What is asked:
A. In the MCDC analysis notebook:
(i) What seed is passed to the random number generator?
(ii) What date and time does the `! date` command print?
(iii) What name does `exp_dict` assign to the `ssp370` experiment?
B. Resume the MCDC analysis notebook after its final line and continue the code from there.

Reading text:

━━━━━━━━━━━━━━━━━━━━

# mcdc_analysis_d22a

## Purpose
Using Monte Carlo Drift Correction (MCDC), analyse data produced by [data_d22a.ipynb](https://github.com/grandey/d22a-mcdc/blob/main/data_d22a.ipynb), including production of figures and tables.

## Input data requirements
NetCDF files in [data/](https://github.com/grandey/d22a-mcdc/tree/main/data/) (produced by [data_d22a.ipynb](https://github.com/grandey/d22a-mcdc/blob/main/data_d22a.ipynb)), each containing a global mean time series for a given variable, AOGCM variant, and CMIP6 experiment.

## Output files written
Figures (TODO) and tables (TODO).

## History
BSG, 2022.

In [1]:
! date

Wed Aug 17 14:43:01 +08 2022


In [2]:
from functools import cache
import itertools
import math
import matplotlib.pyplot as plt
import numpy as np
import pandas as pd
import pathlib
from scipy import stats
import statsmodels.api as sm
import xarray as xr

In [3]:
# Matplotlib settings
%matplotlib inline
plt.rcParams['savefig.dpi'] = 300

In [4]:
# Package versions
for p in [xr, np, pd, sm, xr]:
    print(f'{p.__name__}: {p.__version__}')

xarray: 2022.6.0
numpy: 1.23.1
pandas: 1.4.3
statsmodels.api: 0.13.2
xarray: 2022.6.0


In [5]:
# Random number generator
rng = np.random.default_rng(12345)
rng

Generator(PCG64) at 0x170393220

## Identify AOGCM variants (source-member pairs)
Note: the AOGCM variants identified should match those identified by data_d22a.ipynb.

In [6]:
# Location of data produced by data_d22a.ipynb
in_base = pathlib.Path.cwd() / 'data' / 'regrid_missto0_yearmean_fldmean_mergetime'

# Core variables required
core_var_list = ['rsdt', 'rsut', 'rlut', # R = rsdt-rsut-rlut
                 'hfds',  # H (without flux correction)
                 'zostoga']  # Z

# Experiments required (with corresponding names, used for figs later)
exp_dict = {'piControl': 'Control', 'historical': 'Historical',
            'ssp126': 'SSP1-2.6', 'ssp245': 'SSP2-4.5',
            'ssp370': 'SSP3-7.0', 'ssp585': 'SSP5-8.5'}

# Identify source-member pairs to use
source_member_list = sorted([d.name for d in in_base.glob(f'rsdt/[!.]*_*')])  # this list will be reduced
for source_member in source_member_list.copy():  # loop over copy of source-member pairs to check data availability
    for var in core_var_list:  # loop over required variables
        for exp in exp_dict.keys():  # loop over experiments
            #in_fns = sorted(in_base.glob(f'{var}/{source_member}/{var}_{source_member}_{exp}.mergetime.nc'))
            in_fn = in_base.joinpath(f'{var}/{source_member}/{var}_{source_member}_{exp}.mergetime.nc')
            if not in_fn.is_file():  # if input file for this experiment does not exist...

━━━━━━━━━━━━━━━━━━━━

Listing:
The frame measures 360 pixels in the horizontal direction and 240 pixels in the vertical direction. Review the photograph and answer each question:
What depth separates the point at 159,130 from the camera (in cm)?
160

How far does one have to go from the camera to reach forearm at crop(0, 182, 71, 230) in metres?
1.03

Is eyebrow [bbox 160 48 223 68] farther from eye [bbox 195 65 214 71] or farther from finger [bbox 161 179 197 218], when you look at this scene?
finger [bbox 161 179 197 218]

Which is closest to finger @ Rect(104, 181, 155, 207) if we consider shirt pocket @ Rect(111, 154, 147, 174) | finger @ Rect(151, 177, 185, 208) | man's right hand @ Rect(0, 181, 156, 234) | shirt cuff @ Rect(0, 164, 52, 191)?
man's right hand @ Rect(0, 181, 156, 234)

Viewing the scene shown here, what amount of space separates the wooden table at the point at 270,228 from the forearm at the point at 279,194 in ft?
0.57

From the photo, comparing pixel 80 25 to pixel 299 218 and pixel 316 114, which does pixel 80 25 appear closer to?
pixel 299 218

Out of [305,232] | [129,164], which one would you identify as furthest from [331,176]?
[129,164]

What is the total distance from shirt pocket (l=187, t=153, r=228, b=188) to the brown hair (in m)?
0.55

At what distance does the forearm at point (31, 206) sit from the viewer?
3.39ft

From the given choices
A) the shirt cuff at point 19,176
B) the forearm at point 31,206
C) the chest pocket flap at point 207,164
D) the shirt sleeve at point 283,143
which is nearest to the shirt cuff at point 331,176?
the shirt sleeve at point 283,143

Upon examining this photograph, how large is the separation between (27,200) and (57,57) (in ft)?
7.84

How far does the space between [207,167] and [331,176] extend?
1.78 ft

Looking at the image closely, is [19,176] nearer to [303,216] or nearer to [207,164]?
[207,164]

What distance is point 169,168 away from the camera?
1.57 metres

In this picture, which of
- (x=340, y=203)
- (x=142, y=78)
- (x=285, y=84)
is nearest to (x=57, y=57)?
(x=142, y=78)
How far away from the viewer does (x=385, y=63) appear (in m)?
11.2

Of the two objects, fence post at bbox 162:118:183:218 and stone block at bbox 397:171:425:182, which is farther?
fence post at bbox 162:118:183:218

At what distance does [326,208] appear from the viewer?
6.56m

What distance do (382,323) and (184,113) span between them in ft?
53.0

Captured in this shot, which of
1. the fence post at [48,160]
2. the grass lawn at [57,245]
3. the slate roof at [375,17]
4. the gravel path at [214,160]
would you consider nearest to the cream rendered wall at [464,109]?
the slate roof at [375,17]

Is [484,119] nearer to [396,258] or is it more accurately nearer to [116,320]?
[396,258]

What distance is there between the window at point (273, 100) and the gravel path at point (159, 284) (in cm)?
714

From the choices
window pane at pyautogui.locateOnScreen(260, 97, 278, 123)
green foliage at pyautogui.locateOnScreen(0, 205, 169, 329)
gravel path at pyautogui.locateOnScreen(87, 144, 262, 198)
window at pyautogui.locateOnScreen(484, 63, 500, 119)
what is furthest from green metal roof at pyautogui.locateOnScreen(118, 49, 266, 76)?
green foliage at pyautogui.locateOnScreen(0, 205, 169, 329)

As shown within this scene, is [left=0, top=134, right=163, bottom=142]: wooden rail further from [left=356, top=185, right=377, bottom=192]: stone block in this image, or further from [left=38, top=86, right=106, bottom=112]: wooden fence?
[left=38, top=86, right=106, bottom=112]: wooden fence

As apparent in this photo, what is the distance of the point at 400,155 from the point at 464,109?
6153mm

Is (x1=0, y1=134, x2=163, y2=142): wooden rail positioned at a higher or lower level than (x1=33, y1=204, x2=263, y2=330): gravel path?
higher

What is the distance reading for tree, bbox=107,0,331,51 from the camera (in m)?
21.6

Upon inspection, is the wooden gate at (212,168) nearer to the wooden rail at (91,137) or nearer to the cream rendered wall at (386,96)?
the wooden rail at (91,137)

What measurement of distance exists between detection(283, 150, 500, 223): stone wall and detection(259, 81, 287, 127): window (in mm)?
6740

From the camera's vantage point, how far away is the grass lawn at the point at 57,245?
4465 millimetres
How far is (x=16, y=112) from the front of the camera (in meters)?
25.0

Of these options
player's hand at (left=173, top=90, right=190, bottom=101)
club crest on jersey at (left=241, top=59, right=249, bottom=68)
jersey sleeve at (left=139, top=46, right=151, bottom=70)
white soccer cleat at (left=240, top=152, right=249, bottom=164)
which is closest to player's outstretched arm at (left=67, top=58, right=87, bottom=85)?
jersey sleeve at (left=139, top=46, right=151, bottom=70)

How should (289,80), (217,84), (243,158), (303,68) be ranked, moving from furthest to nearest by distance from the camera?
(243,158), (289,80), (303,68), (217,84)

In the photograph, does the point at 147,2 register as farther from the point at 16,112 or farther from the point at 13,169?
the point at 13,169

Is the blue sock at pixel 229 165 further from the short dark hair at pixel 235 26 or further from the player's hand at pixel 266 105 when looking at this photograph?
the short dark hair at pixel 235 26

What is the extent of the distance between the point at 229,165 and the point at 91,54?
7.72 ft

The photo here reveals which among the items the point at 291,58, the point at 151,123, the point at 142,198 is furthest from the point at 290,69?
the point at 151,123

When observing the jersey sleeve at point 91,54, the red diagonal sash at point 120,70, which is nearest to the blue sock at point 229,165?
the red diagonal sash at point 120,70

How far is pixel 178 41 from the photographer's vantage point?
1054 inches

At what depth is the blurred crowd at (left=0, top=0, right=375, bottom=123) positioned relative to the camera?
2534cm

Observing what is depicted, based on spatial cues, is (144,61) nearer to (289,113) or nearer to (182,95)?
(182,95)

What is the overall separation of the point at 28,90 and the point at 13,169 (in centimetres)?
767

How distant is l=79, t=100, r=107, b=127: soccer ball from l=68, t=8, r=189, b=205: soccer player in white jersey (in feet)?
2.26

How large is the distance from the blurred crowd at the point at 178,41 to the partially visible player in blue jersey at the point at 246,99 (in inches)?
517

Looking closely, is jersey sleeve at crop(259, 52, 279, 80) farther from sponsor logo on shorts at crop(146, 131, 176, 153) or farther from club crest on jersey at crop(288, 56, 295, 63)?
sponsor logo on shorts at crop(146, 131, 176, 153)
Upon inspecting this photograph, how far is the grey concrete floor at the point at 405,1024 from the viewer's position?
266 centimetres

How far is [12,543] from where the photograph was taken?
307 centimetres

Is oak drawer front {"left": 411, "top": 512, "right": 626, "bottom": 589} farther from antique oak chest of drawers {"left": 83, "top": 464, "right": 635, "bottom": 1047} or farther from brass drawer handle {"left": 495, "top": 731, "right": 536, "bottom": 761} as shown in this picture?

━━━━━━━━━━━━━━━━━━━━

Outputs in order:
A.
(i) 12345
(ii) Wed Aug 17 14:43:01 +08 2022
(iii) SSP3-7.0

B.
                try:
                    source_member_list.remove(source_member)  # ... do not use this source-member pair
                except ValueError:  # when source-member pair has previously been removed
                    pass

print(f'{len(source_member_list)} source-member pairs identified.')
source_member_list

20 source-member pairs identified.


['ACCESS-CM2_r1i1p1f1',
 'ACCESS-ESM1-5_r1i1p1f1',
 'CMCC-CM2-SR5_r1i1p1f1',
 'CMCC-ESM2_r1i1p1f1',
 'CNRM-CM6-1_r1i1p1f2',
 'CNRM-ESM2-1_r1i1p1f2',
 'CanESM5_r1i1p1f1',
 'EC-Earth3-Veg-LR_r1i1p1f1',
 'EC-Earth3-Veg_r1i1p1f1',
 'EC-Earth3_r1i1p1f1',
 'GISS-E2-1-G_r1i1p5f1',
 'GISS-E2-1-H_r1i1p1f2',
 'IPSL-CM6A-LR_r1i1p1f1',
 'MIROC6_r1i1p1f1',
 'MPI-ESM1-2-HR_r1i1p1f1',
 'MPI-ESM1-2-LR_r1i1p1f1',
 'MRI-ESM2-0_r1i1p1f1',
 'NorESM2-LM_r1i1p1f1',
 'NorESM2-MM_r1i1p1f1',
 'UKESM1-0-LL_r1i1p1f2']

## Read input data

In [7]:
%%time
# Dictionary to hold input DataArrays
in_da_dict = {}  # keys will be tuples of (source_member, exp, var)

# List of input data variables 
in_var_list = ['rsdt', 'rsut', 'rlut',  # R = rsdt-rsut-rlut
               'hfds',  # H (without flux correction)
               'hfcorr',  # flux correction, available for very few source-member pairs
               'zostoga']  # Z

# Loop over source-member pairs, experiments, and variables
for source_member in source_member_list:
    for exp in exp_dict.keys():
        for var in in_var_list:
            # Read input data (if they exist)
            in_fn = in_base.joinpath(f'{var}/{source_member}/{var}_{source_member}_{exp}.mergetime.nc')
            try:
                in_ds = xr.open_dataset(in_fn)  # Dataset
                in_da = in_ds[var]  # DataArray
                # Remove degenerate lon and lat dimensions
                in_da = in_da.squeeze()
                # Convert time units to year
                in_da['time'] = (in_da['time'] // 1e4).astype(int)
                in_da['time'].attrs['units'] = 'a'
                # Convert zostoga units to mm
                if var == 'zostoga':
                    in_da.data = in_da.data * 1e3
                    in_da.attrs['units'] = 'mm'
                # Check: do data have non-zero values?
                if (in_da**2).sum() == 0:
                    print(f'Skipping {source_member} {exp} {var} (no non-zero values)')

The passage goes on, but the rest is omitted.